● **SOURCE TEXT**
=======

Although this study provides useful insights, it’s crucial to note that due to the small sample size, the generalizability of this study is limited. More research must be done to further investigate the effects of multidimensionality on the dual-n-back task. Future research can explore larger sample sizes and alter game elements.

5. Conclusions

Working memory deficits are associated with a variety of neurological conditions such as mild cognitive impairment and Alzheimer’s disease [33]. Thus, our aim for the game was to introduce novel engaging elements designed to act as preventative measures for mild cognitive impairments that rivaled or outperformed the traditional dual-n-back task. We hoped that by creating a game backed by neuroscience, more adults aged 25-60 would take advantage of and utilize it as an engaging way to increase their working memory. Previous studies show that the dual n-back game is an effective method of increasing participants’ working memory. However, the task is characterized as bland [25], making participants not want to play. We hypothesized that adding more game elements to create a multidimensional game would increase engagement via increased activity in the mesocorticolimbic system, which would in turn also increase working memory.
The results of our study’s statistical testing suggested that, despite no consistent day-by-day statistical differences between the multidimensional game-first group (experimental) and the showed greater ease in adjusting to the traditional task. Performance diverged on day 11, where both groups experienced a decline in accuracy, but the experimental group rebounded stronger by day 12. This suggested improved adaptability following the cognitively demanding game with more multidimensionality. Results were obtained from various statistical testing, such as LMM and DiD tests. Overall, these results show that the multi-dimensional game is as effective as the dual-n-back game, as there were no significant differences between both groups until day 11. On day 11, participants in the experimental group adjusted more easily to the one-dimensional task than the control group did to the multidimensional game, suggesting a transfer benefit from the challenging task. Despite the increase in difficulty, the majority of participants rated the multidimensional game as more engaging and preferred it over the traditional task. This feedback describes that the change didn’t reduce motivation, but enhanced engagement. Our hypothesis that increased engagement via gamification could better support cognitive training aligned with these findings. Additionally, the statistics resulting from the game can also be further corroborated by the mathematical model.
The mathematical model suggests that a participant’s performance is not uniformly affected across time; certain days–Day 11, for instance–are particularly sensitive to intervention design. By tweaking elements of the experimental condition that correspond to large negative interaction effects (reducing cognitive load or increasing engagement on the given day), improvement in accuracy can be mathematically predicted, thus offering a future potential method of identifying how to increase working memory.

=======

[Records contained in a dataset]
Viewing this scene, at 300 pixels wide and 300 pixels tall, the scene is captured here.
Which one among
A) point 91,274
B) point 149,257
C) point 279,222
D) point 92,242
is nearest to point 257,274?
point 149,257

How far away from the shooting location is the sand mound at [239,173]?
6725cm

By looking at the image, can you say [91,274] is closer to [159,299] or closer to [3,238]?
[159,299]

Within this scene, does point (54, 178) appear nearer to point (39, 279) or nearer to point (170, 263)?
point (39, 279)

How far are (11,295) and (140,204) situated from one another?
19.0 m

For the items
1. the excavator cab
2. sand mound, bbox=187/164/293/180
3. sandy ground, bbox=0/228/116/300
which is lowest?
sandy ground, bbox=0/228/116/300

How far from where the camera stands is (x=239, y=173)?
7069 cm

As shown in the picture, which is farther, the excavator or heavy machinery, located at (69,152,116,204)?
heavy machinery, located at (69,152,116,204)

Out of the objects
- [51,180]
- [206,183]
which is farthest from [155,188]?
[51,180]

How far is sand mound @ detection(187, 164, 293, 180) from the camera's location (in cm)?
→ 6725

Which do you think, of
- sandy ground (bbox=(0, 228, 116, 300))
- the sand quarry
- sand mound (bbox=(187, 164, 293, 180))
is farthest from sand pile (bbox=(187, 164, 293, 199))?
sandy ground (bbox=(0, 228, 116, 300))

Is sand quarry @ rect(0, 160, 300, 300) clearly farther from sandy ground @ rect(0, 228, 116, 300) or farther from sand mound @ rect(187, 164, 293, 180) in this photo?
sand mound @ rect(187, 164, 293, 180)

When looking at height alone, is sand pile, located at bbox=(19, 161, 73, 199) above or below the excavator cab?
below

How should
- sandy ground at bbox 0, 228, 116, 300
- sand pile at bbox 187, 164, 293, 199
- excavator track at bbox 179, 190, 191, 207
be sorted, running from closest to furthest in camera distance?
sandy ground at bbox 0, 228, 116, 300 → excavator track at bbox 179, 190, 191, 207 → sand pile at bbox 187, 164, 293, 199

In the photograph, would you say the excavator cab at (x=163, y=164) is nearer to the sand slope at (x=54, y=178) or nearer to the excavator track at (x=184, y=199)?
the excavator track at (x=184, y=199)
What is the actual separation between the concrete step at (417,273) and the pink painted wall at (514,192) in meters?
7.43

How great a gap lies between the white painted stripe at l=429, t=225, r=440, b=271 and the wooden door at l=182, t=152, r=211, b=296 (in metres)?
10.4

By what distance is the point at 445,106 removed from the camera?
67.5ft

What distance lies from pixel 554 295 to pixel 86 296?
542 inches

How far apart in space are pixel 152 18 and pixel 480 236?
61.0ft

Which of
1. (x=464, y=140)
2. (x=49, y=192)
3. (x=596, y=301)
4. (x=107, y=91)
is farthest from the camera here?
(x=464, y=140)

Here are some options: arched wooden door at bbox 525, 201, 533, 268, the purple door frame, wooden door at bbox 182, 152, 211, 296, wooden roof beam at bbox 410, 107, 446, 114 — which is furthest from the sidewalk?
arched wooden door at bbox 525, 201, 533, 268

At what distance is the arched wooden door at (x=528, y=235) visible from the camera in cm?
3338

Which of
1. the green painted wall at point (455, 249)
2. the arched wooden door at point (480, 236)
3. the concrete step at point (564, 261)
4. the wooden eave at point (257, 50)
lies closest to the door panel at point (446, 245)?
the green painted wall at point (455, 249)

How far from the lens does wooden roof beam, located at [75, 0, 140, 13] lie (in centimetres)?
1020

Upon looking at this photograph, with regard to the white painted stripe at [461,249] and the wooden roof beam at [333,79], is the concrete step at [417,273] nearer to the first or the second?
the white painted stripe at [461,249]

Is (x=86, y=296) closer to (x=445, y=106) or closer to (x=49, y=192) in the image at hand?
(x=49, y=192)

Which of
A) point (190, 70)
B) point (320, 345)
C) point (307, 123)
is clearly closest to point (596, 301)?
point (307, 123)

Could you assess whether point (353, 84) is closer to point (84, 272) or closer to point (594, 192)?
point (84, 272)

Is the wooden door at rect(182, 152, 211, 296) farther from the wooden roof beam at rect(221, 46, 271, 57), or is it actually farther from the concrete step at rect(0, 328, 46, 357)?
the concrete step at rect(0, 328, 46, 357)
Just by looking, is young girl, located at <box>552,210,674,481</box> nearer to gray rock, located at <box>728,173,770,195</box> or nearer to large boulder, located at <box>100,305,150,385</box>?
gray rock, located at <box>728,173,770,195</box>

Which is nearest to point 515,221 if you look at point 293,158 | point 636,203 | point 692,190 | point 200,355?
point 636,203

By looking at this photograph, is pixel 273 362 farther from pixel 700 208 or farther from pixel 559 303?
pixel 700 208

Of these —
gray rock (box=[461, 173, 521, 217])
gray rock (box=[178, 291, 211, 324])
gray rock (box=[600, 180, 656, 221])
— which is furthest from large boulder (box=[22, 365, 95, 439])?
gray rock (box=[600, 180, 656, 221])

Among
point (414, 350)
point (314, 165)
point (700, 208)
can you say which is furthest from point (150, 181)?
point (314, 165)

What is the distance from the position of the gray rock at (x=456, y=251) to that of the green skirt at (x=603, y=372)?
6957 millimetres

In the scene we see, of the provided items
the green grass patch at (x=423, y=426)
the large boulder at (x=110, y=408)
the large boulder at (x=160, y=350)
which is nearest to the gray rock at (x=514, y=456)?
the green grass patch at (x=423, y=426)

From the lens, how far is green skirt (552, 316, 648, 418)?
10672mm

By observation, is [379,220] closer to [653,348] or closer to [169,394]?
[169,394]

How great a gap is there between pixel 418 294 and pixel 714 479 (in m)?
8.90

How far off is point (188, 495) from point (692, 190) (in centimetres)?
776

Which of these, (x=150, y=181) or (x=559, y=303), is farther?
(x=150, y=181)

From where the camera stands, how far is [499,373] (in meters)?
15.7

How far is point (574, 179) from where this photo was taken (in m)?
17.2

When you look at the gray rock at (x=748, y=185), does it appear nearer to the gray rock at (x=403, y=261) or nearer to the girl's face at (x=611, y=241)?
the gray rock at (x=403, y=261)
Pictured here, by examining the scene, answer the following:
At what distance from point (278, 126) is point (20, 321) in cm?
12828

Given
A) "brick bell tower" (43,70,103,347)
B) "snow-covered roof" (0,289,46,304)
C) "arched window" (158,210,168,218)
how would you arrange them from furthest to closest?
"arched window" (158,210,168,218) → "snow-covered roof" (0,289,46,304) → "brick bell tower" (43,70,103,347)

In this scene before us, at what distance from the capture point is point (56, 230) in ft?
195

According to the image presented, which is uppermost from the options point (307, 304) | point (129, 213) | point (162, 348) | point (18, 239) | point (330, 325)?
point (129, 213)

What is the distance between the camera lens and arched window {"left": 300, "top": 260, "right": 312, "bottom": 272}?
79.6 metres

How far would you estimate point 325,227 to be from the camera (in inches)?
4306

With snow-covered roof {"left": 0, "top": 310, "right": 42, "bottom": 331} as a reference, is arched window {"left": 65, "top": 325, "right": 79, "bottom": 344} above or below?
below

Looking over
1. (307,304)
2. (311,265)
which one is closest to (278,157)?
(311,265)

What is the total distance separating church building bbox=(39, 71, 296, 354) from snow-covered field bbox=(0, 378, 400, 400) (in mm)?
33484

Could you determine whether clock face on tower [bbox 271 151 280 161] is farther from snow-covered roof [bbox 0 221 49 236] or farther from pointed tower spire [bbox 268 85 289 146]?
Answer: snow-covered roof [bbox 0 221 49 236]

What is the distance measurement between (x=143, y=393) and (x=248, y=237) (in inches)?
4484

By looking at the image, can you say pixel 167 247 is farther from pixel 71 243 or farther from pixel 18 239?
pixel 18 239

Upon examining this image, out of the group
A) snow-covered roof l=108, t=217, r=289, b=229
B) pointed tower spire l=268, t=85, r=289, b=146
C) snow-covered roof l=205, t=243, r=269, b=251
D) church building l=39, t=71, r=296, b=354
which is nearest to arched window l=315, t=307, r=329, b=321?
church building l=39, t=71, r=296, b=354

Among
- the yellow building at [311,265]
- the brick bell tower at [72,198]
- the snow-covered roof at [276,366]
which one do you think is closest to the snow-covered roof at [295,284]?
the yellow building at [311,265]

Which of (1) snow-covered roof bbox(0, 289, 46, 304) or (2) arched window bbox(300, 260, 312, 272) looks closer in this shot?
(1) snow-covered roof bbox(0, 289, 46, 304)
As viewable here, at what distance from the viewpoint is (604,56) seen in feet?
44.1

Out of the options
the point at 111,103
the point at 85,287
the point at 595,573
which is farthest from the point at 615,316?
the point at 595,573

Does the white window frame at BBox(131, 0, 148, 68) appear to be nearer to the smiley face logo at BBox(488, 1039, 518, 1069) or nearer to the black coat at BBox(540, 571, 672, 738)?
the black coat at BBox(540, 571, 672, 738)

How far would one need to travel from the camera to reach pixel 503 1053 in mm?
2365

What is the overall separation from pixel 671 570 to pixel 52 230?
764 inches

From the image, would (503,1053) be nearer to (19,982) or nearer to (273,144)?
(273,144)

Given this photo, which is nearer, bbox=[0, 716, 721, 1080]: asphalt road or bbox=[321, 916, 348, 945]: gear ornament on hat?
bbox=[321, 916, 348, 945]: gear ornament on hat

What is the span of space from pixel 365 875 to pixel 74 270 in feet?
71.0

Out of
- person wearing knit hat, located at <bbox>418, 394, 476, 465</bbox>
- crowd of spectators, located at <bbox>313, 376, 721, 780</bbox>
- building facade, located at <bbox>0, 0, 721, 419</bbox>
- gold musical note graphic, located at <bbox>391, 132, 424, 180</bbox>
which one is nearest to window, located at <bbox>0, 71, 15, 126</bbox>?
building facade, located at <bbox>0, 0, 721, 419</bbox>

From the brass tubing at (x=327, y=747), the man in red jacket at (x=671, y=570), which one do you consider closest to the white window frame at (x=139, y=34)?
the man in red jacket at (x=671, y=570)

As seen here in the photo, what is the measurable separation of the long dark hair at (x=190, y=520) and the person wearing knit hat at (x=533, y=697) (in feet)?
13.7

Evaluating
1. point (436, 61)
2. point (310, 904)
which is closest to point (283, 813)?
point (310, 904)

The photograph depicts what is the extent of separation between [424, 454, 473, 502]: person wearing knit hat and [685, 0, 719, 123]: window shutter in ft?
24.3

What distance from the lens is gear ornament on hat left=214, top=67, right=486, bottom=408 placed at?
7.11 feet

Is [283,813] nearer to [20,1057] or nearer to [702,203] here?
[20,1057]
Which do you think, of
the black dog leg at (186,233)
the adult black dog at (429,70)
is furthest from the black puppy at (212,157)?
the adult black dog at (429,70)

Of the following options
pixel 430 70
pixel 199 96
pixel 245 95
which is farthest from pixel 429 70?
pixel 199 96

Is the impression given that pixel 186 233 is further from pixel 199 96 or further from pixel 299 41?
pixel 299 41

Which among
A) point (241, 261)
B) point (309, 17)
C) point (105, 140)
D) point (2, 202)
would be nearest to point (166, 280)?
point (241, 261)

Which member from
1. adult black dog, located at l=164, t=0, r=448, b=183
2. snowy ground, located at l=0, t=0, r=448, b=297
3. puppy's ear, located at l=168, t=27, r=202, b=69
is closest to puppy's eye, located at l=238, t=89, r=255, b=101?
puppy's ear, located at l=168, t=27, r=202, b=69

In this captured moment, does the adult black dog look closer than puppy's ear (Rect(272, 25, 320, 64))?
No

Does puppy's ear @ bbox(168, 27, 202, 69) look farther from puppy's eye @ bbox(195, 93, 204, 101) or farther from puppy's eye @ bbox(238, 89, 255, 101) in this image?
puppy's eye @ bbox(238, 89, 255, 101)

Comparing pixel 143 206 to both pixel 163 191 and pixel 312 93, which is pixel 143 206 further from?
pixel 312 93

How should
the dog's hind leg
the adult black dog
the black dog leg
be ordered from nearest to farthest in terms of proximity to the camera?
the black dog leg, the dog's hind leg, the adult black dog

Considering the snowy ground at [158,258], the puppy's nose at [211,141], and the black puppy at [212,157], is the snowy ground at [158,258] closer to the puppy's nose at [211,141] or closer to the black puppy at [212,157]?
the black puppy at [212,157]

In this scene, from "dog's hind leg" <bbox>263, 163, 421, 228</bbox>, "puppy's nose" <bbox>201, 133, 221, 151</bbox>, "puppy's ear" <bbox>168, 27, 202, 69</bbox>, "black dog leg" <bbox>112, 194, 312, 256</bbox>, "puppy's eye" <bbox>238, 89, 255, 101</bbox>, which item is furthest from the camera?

=======

● **PROBLEMS AND TASKS**
**A)** Answer these questions from the dual-n-back passage:
(i) What age range of adults did the researchers hope would use the game?
(ii) On which day did performance diverge between the groups?
(iii) Which two statistical tests are named as sources of the results?
**B)** Return everything in the dual-n-back passage from "Although this study" down to "alter game elements.", copied exactly.
The records are separate material and are not part of the dual-n-back passage.

● **ANSWERS TO THE EXERCISES**
**A)**
(i) Adults aged 25-60.
(ii) Day 11.
(iii) LMM and DiD tests.

**B)**
Although this study provides useful insights, it’s crucial to note that due to the small sample size, the generalizability of this study is limited. More research must be done to further investigate the effects of multidimensionality on the dual-n-back task. Future research can explore larger sample sizes and alter game elements.